It was a pleasant Saturday afternoon, and after adding hours of free work to the company, I suddenly wanted to see a movie, but as a junior engineer, how can I make as much money as those senior engineer s to go to the cinema and spend it?(Officer COS: Movies are reluctant to see. It's so grand, so special!)
First let's learn the English name of duplicate 4 Avengers: Endgame
Endgame: final stage, end
So from here on we'll call this movie AE.
AE is shown on XXX month xx day of XXX year, director XXX, I don't compile it anymore. Click on the link below to read it yourself.
Anyway, the names of those actors can't be remembered except Robert Downey Jr., because the Iron Man is said to be based on Tesla's founder XXX. Well, actually it's hard for me to remember the names of foreigners.
Well, here's where I officially start my movie journey with data.
The first step we need to collect data is to use a crawler to grab the data from the bean web.
Before crawling data, you need to look at what the data looks like on the website and estimate what data can be crawled into.

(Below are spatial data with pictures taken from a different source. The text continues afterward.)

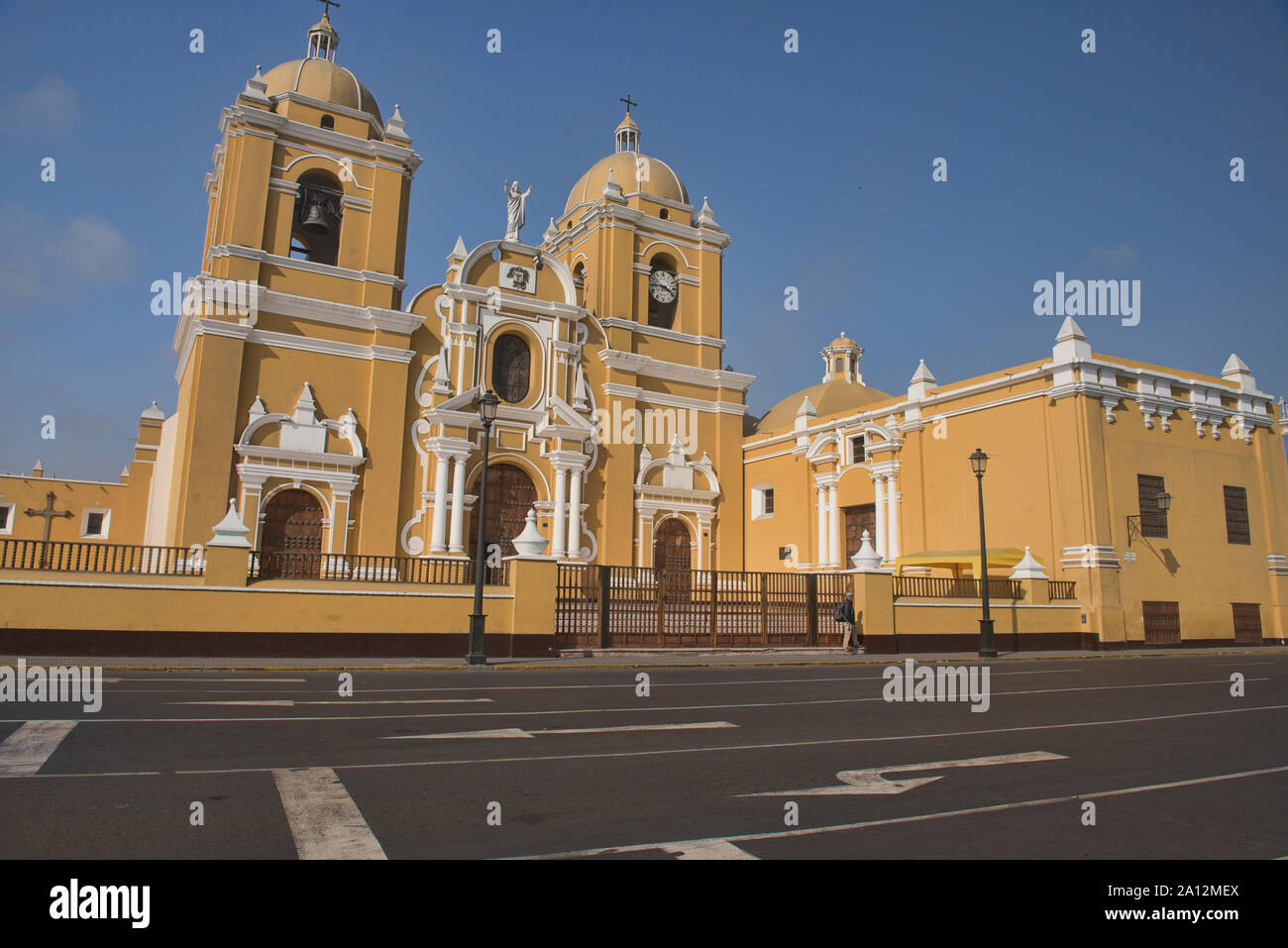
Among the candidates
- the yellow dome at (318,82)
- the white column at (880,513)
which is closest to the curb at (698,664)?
the white column at (880,513)

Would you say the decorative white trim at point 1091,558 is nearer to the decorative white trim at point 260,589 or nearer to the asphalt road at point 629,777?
the asphalt road at point 629,777

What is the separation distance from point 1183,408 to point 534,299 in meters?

This screenshot above is from the previous introductory link, where the data in the red area is the data that must be crawled this time, and the data in the yellow area is Nice to have.
In addition to this basic introduction page, Douban has a special movie review page:
The data to be crawled is also shown in red and yellow boxes.
Okay, the goal for the first step here is set. Next, use the tool to look at the source of Douban Web page.
From the source code, basically set the target data can be crawled, except for the expansion function of the movie review, this crawl will not get all the movie reviews first.Of course, the current scenario does not take into account what Douban does in anti-crawling technology.(Non-technicians can skip this section with O() OHA~)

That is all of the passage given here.